Google Groups no longer supports new Usenet posts or subscriptions. Historical content remains viewable.
Dismiss

Forth and portability

29 views
Skip to first unread message

ken...@cix.compulink.co.uk

unread,
Nov 8, 2010, 5:30:26 AM11/8/10
to
While I notice that several people are developing their own Forth and
doing a lot at machine level I was wondering how much of that is
actually required.

For Java and USCD Pascal only the virtual machine or byte code
interpretator had to be coded in native code. Off course that meant USCD
P-code systems tended to be slow. Anyway as far as I can see regardless
of how a Forth is implemented there is only a minimum word set that
actually needs to be implementated in native code, the rest can be done
in Forth. That was certainly the way a lot of native code Pascal
compilers were ported. There was a minimal compiler that could be used
to compile the full thing.

Still to get to the point what is a practical minimum Forth word set
that would allow for an eventual ANSI Forth system?

------------------------------

▶ _QUESTIONS_:
1. Switch "native code" to "machine code" in the Forth portability post, and write out the passage between "For Java and" and "ANSI Forth system?", inclusive.
2. Pick up the Forth portability post after its last sentence and carry it further.
The lines after this point have nothing to do with the Forth portability post.

▶ _COLLECTED DATA_:
------------------------------

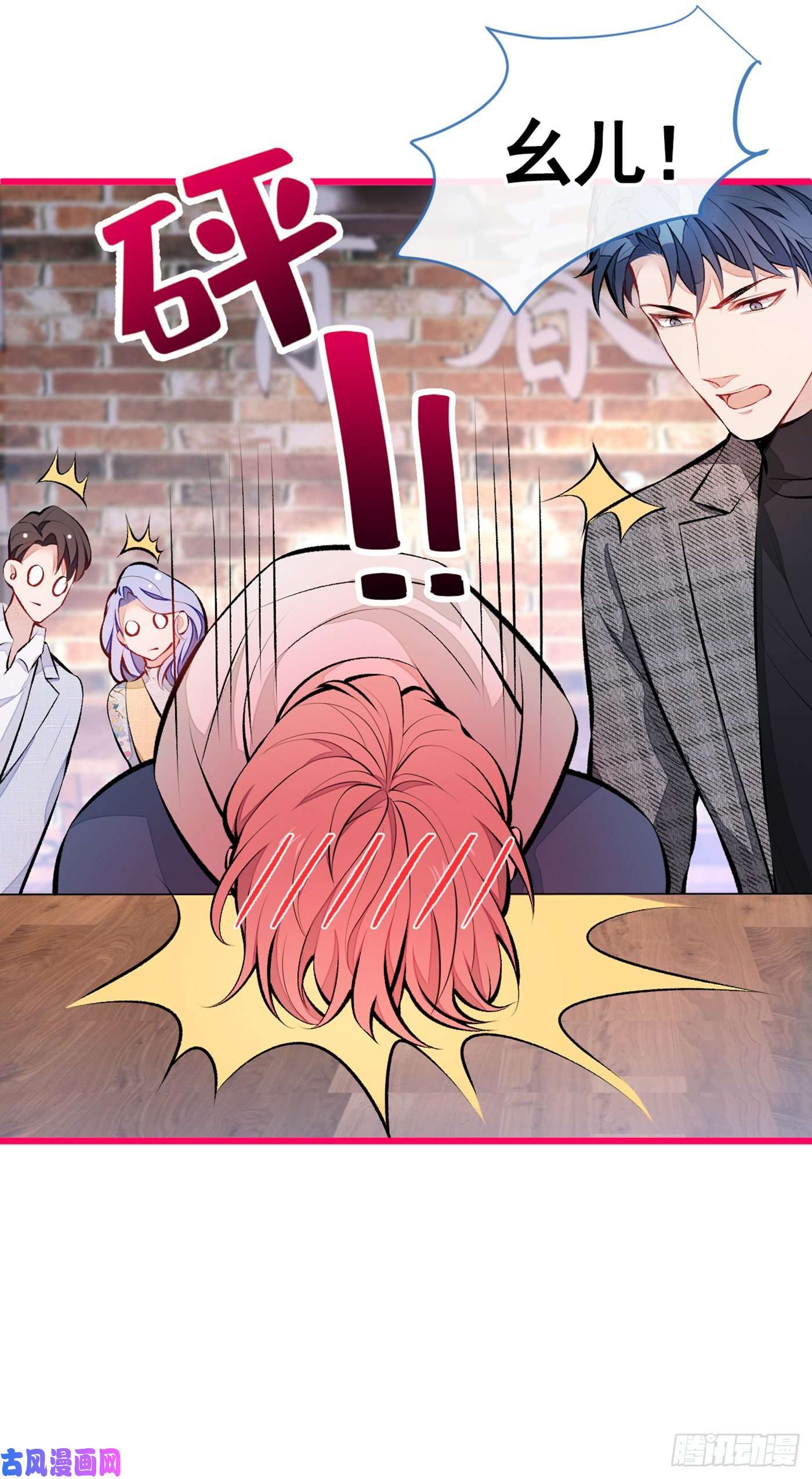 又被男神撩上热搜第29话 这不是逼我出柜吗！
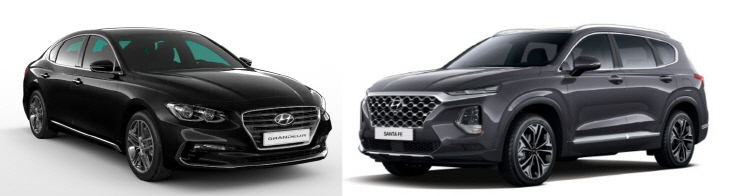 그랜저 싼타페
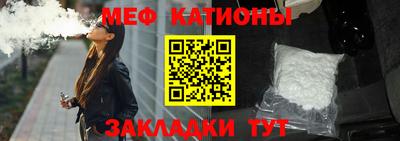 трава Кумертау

------------------------------

▶ _PER-TASK OUTPUTS_:
1.
For Java and USCD Pascal only the virtual machine or byte code
interpretator had to be coded in machine code. Off course that meant USCD
P-code systems tended to be slow. Anyway as far as I can see regardless
of how a Forth is implemented there is only a minimum word set that
actually needs to be implementated in machine code, the rest can be done
in Forth. That was certainly the way a lot of machine code Pascal
compilers were ported. There was a minimal compiler that could be used
to compile the full thing.

Still to get to the point what is a practical minimum Forth word set
that would allow for an eventual ANSI Forth system?

2.
Ken Young

Andrew Haley

unread,
Nov 8, 2010, 6:08:04 AM11/8/10
to
ken...@cix.compulink.co.uk wrote:
> While I notice that several people are developing their own Forth and
> doing a lot at machine level I was wondering how much of that is
> actually required.
>
> For Java and USCD Pascal only the virtual machine or byte code
> interpretator had to be coded in native code. Off course that meant
> USCD P-code systems tended to be slow.

Indeed so, and Java has moved way beyond that now.

But UCSD Pascal was not the origin of Pascal P-code: the compiler that
generated P-code was the 1973 Zurich P-compiler, part of the P-kit.
The idea was for the user either to write an interpeter or modify the
source of the P-compiler and replace its code-generaring routines.
However, according to Wirth, "the reluctance of many to proceed beyond
the interpretive scheme also gave rise to Pascal's classification as a
'slow language,' restricted to use in teaching."

> Anyway as far as I can see regardless of how a Forth is implemented
> there is only a minimum word set that actually needs to be
> implementated in native code, the rest can be done in Forth. That
> was certainly the way a lot of native code Pascal compilers were
> ported. There was a minimal compiler that could be used to compile
> the full thing.
>
> Still to get to the point what is a practical minimum Forth word set
> that would allow for an eventual ANSI Forth system?

That depends on what you mean by "practical". :-)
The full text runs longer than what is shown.